* **REQUIRED TASK**
Can you repeat all of the following entries word for word, leaving the pictures out of your answer?

* **SOURCE MATERIAL**

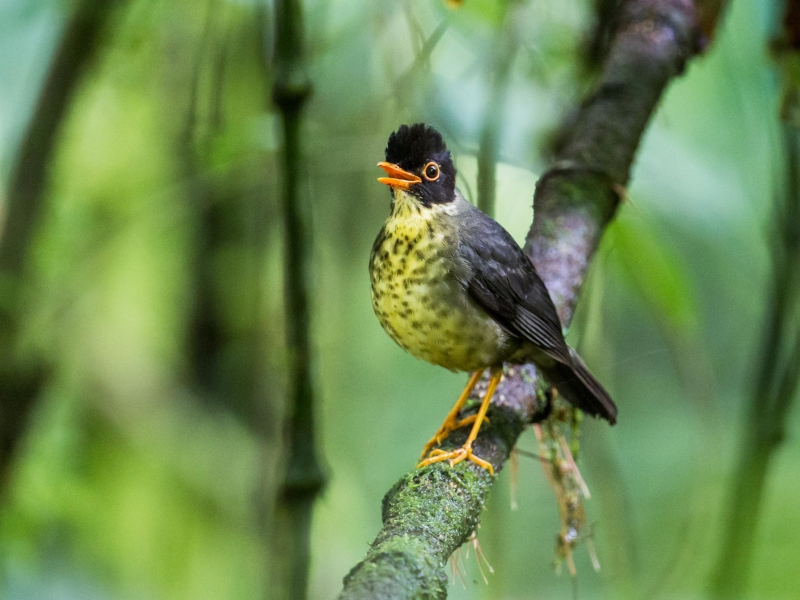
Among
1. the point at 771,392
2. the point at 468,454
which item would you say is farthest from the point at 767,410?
the point at 468,454

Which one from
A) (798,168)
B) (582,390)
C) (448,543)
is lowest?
(448,543)

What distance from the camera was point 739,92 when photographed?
3.81m

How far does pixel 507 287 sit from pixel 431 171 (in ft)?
1.53

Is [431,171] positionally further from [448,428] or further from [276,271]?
[276,271]

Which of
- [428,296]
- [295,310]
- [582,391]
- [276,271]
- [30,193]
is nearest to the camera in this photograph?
[295,310]

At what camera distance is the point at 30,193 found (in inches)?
140

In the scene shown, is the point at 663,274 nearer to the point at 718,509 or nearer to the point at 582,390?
the point at 582,390

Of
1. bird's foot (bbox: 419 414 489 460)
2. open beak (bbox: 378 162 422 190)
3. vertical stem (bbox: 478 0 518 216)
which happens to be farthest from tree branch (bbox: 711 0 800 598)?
open beak (bbox: 378 162 422 190)

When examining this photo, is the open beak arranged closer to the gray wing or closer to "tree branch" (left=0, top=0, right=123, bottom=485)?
the gray wing

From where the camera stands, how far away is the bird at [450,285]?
2.71 m

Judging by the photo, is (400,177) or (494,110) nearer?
(400,177)

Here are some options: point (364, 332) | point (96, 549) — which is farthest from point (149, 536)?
point (364, 332)

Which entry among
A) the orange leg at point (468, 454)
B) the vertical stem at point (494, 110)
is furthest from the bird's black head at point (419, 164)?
the orange leg at point (468, 454)

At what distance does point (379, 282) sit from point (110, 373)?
241 cm
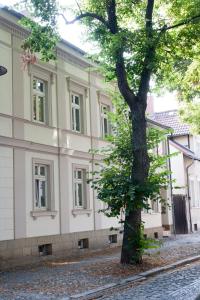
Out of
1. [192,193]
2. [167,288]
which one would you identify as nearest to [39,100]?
[167,288]

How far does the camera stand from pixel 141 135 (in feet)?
47.9

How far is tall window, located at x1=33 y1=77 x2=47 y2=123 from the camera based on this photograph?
704 inches

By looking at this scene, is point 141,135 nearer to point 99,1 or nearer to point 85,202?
point 99,1

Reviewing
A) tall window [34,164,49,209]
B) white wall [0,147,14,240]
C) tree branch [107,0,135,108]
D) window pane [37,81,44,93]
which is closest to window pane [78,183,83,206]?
tall window [34,164,49,209]

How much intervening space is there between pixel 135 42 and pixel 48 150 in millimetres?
5969

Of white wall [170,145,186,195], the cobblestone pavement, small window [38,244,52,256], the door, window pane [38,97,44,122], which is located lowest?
the cobblestone pavement

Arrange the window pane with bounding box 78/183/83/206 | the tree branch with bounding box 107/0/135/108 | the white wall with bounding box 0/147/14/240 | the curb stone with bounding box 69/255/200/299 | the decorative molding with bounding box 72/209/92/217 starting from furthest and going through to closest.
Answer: the window pane with bounding box 78/183/83/206
the decorative molding with bounding box 72/209/92/217
the white wall with bounding box 0/147/14/240
the tree branch with bounding box 107/0/135/108
the curb stone with bounding box 69/255/200/299

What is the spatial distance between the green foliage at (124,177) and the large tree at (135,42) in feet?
0.43

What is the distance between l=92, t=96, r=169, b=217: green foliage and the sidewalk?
173cm

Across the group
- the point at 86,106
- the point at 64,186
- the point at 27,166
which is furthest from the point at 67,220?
the point at 86,106

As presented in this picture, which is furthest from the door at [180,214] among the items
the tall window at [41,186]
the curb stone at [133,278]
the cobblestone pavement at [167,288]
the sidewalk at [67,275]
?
the cobblestone pavement at [167,288]

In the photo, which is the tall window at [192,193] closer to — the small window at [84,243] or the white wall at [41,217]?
the small window at [84,243]

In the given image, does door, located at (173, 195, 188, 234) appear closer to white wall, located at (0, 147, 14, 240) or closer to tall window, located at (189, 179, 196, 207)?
tall window, located at (189, 179, 196, 207)

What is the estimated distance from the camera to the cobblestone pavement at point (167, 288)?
9734 millimetres
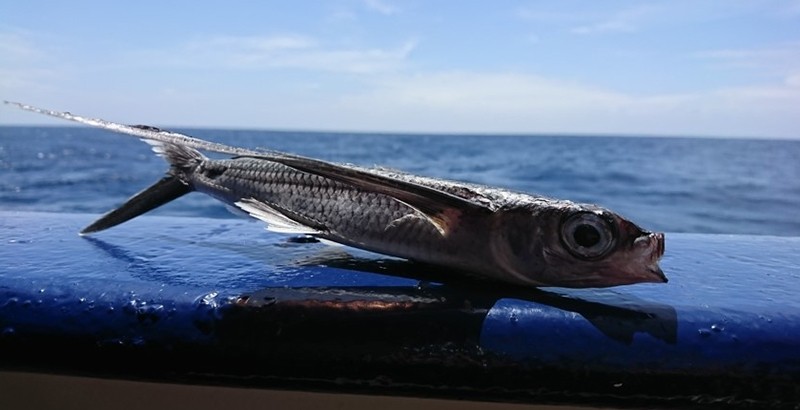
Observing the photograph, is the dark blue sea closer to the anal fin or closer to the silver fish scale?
the silver fish scale

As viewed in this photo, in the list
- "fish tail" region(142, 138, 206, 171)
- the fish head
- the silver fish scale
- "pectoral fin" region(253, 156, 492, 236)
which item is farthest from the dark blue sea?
the fish head

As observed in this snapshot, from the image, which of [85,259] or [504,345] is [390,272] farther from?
→ [85,259]

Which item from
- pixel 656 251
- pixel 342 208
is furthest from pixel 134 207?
pixel 656 251

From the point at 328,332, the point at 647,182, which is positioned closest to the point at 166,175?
the point at 328,332

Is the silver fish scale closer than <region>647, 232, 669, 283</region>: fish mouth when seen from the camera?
No

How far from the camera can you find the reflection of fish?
3.79ft

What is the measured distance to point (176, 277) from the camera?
1291 millimetres

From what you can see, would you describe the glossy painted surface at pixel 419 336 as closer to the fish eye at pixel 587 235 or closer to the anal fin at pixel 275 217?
the fish eye at pixel 587 235

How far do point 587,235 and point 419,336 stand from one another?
0.34m

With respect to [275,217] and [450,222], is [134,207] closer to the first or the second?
[275,217]

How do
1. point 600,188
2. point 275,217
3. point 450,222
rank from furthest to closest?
point 600,188
point 275,217
point 450,222

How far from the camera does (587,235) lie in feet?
3.81

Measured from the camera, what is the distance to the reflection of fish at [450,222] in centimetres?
116

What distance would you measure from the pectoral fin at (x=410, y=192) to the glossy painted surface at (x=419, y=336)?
4.9 inches
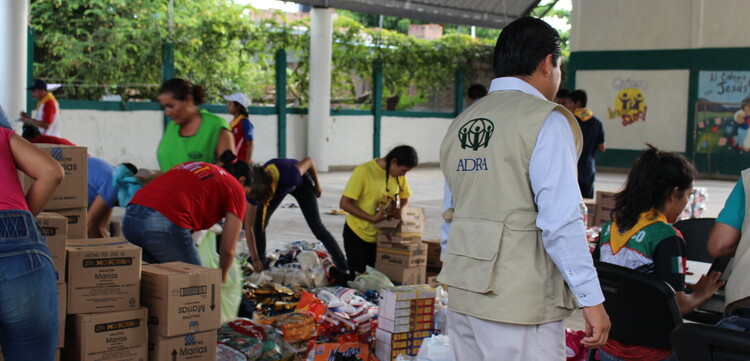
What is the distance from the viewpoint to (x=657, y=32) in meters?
18.9

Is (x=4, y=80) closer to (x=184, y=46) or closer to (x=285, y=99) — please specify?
(x=184, y=46)

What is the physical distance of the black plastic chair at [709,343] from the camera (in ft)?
6.86

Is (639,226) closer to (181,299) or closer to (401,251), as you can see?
(181,299)

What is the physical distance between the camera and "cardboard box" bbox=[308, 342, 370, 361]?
15.1ft

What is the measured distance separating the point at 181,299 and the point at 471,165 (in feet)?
6.24

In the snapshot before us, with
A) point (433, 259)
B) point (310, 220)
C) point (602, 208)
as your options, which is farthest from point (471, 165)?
point (602, 208)

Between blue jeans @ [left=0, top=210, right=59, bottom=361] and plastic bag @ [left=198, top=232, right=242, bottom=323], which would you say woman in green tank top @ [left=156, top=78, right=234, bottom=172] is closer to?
plastic bag @ [left=198, top=232, right=242, bottom=323]

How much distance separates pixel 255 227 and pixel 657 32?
14.5 m

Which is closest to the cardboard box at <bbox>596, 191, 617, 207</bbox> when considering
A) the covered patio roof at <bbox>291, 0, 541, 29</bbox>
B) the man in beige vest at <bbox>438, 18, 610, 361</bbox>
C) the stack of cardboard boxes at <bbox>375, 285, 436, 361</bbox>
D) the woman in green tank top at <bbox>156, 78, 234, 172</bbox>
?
the stack of cardboard boxes at <bbox>375, 285, 436, 361</bbox>

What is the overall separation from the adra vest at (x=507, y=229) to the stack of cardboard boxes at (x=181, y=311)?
1786 millimetres

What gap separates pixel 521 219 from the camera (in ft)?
7.91

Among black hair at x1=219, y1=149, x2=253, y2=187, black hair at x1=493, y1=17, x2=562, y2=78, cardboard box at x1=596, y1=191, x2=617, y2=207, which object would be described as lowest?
cardboard box at x1=596, y1=191, x2=617, y2=207

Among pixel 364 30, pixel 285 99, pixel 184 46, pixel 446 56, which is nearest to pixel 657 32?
pixel 446 56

* **TASK RESPONSE**
Among
1. the point at 771,392
2. the point at 468,454
which item would you say is farthest from the point at 767,410?
the point at 468,454

Which one from
A) (798,168)
B) (582,390)
C) (448,543)
is lowest?
(448,543)

What distance from the camera was point 739,92 when photographed?
3.81m

How far does pixel 507 287 sit from pixel 431 171 (in ft)?
1.53

Is [431,171] positionally further from [448,428] or further from [276,271]?
[276,271]

Which of
- [428,296]
- [295,310]
- [582,391]
- [276,271]
- [30,193]
is nearest to the camera in this photograph?
[295,310]

At what camera distance is the point at 30,193 found (in inches)?
140

In the scene shown, is the point at 663,274 nearer to the point at 718,509 or nearer to the point at 582,390?
the point at 582,390

Of
1. bird's foot (bbox: 419 414 489 460)
2. open beak (bbox: 378 162 422 190)
3. vertical stem (bbox: 478 0 518 216)
which happens to be farthest from tree branch (bbox: 711 0 800 598)?
open beak (bbox: 378 162 422 190)

When examining this photo, is the open beak arranged closer to the gray wing or closer to "tree branch" (left=0, top=0, right=123, bottom=485)?
the gray wing

From where the camera stands, how far away is the bird at [450,285]?
2.71 m

Judging by the photo, is (400,177) or (494,110) nearer?
(400,177)

Here are some options: point (364, 332) | point (96, 549) — which is farthest from point (149, 536)?
point (364, 332)

Which entry among
A) the orange leg at point (468, 454)
B) the vertical stem at point (494, 110)
is furthest from the bird's black head at point (419, 164)?
the orange leg at point (468, 454)

At what distance does point (379, 282) sit from point (110, 373)?
241 cm
Out of
1. [192,193]
2. [167,288]
which one would you identify as nearest to [39,100]?
[167,288]

How far does the camera stand from pixel 141 135 (in feet)?
47.9

How far is tall window, located at x1=33 y1=77 x2=47 y2=123 from the camera based on this photograph?
704 inches

By looking at this scene, is point 141,135 nearer to point 99,1 or nearer to point 85,202?
point 99,1

Reviewing
A) tall window [34,164,49,209]
B) white wall [0,147,14,240]
C) tree branch [107,0,135,108]
D) window pane [37,81,44,93]
which is closest to window pane [78,183,83,206]?
tall window [34,164,49,209]

How much intervening space is there between pixel 135 42 and pixel 48 150 in millimetres?
5969

Of white wall [170,145,186,195], the cobblestone pavement, small window [38,244,52,256], the door, window pane [38,97,44,122], which is located lowest?
the cobblestone pavement

Arrange the window pane with bounding box 78/183/83/206 | the tree branch with bounding box 107/0/135/108 | the white wall with bounding box 0/147/14/240 | the curb stone with bounding box 69/255/200/299 | the decorative molding with bounding box 72/209/92/217 starting from furthest and going through to closest.
Answer: the window pane with bounding box 78/183/83/206
the decorative molding with bounding box 72/209/92/217
the white wall with bounding box 0/147/14/240
the tree branch with bounding box 107/0/135/108
the curb stone with bounding box 69/255/200/299

What is the spatial distance between the green foliage at (124,177) and the large tree at (135,42) in feet?
0.43

What is the distance between l=92, t=96, r=169, b=217: green foliage and the sidewalk?
173cm

Across the group
- the point at 86,106
- the point at 64,186
- the point at 27,166
which is furthest from the point at 67,220?
the point at 86,106

As presented in this picture, which is furthest from the door at [180,214] among the items
the tall window at [41,186]
the curb stone at [133,278]
the cobblestone pavement at [167,288]
the sidewalk at [67,275]
?
the cobblestone pavement at [167,288]

In the photo, which is the tall window at [192,193] closer to — the small window at [84,243] or the white wall at [41,217]?
the small window at [84,243]

In the given image, does door, located at (173, 195, 188, 234) appear closer to white wall, located at (0, 147, 14, 240) or closer to tall window, located at (189, 179, 196, 207)?
tall window, located at (189, 179, 196, 207)

What is the estimated distance from the camera to the cobblestone pavement at point (167, 288)?
9734 millimetres
Observing the photograph, is the dark blue sea closer to the anal fin or closer to the silver fish scale?
the silver fish scale

As viewed in this photo, in the list
- "fish tail" region(142, 138, 206, 171)
- the fish head
- the silver fish scale
- "pectoral fin" region(253, 156, 492, 236)
which item is farthest from the dark blue sea?
the fish head

As observed in this snapshot, from the image, which of [85,259] or [504,345] is [390,272] farther from?
→ [85,259]

Which item from
- pixel 656 251
- pixel 342 208
is furthest from pixel 134 207?
pixel 656 251

From the point at 328,332, the point at 647,182, which is positioned closest to the point at 166,175?
the point at 328,332

Is the silver fish scale closer than <region>647, 232, 669, 283</region>: fish mouth when seen from the camera?
No

How far from the camera can you find the reflection of fish?
3.79ft

What is the measured distance to point (176, 277) from the camera?
1291 millimetres

From what you can see, would you describe the glossy painted surface at pixel 419 336 as closer to the fish eye at pixel 587 235 or closer to the anal fin at pixel 275 217?
the fish eye at pixel 587 235

How far do point 587,235 and point 419,336 stand from one another?
0.34m

With respect to [275,217] and [450,222], is [134,207] closer to the first or the second?
[275,217]

How do
1. point 600,188
2. point 275,217
3. point 450,222
rank from furthest to closest?
point 600,188
point 275,217
point 450,222

How far from the camera does (587,235) lie in feet?
3.81

Measured from the camera, what is the distance to the reflection of fish at [450,222] in centimetres?
116

What distance would you measure from the pectoral fin at (x=410, y=192) to the glossy painted surface at (x=419, y=336)?
4.9 inches
What is the distance from the viewpoint to (x=657, y=32) in meters?
18.9

Is (x=4, y=80) closer to (x=184, y=46) or closer to (x=285, y=99) — please specify?
(x=184, y=46)

What is the physical distance of the black plastic chair at [709,343] from the camera (in ft)?
6.86

Is (639,226) closer to (181,299) or closer to (401,251), as you can see?
(181,299)

What is the physical distance between the camera and "cardboard box" bbox=[308, 342, 370, 361]?
15.1ft

What is the measured distance separating the point at 181,299 and the point at 471,165 (in feet)?
6.24

In the snapshot before us, with
A) point (433, 259)
B) point (310, 220)
C) point (602, 208)
as your options, which is farthest from point (471, 165)?
point (602, 208)

Between blue jeans @ [left=0, top=210, right=59, bottom=361] and plastic bag @ [left=198, top=232, right=242, bottom=323], which would you say woman in green tank top @ [left=156, top=78, right=234, bottom=172] is closer to?
plastic bag @ [left=198, top=232, right=242, bottom=323]

How much distance separates pixel 255 227 and pixel 657 32?
14.5 m

Which is closest to the cardboard box at <bbox>596, 191, 617, 207</bbox> when considering
A) the covered patio roof at <bbox>291, 0, 541, 29</bbox>
B) the man in beige vest at <bbox>438, 18, 610, 361</bbox>
C) the stack of cardboard boxes at <bbox>375, 285, 436, 361</bbox>
D) the woman in green tank top at <bbox>156, 78, 234, 172</bbox>
?
the stack of cardboard boxes at <bbox>375, 285, 436, 361</bbox>

What is the overall separation from the adra vest at (x=507, y=229) to the stack of cardboard boxes at (x=181, y=311)?
1786 millimetres

What gap separates pixel 521 219 from the camera (in ft)?
7.91

Among black hair at x1=219, y1=149, x2=253, y2=187, black hair at x1=493, y1=17, x2=562, y2=78, cardboard box at x1=596, y1=191, x2=617, y2=207, which object would be described as lowest?
cardboard box at x1=596, y1=191, x2=617, y2=207

Among pixel 364 30, pixel 285 99, pixel 184 46, pixel 446 56, which is nearest to pixel 657 32?
pixel 446 56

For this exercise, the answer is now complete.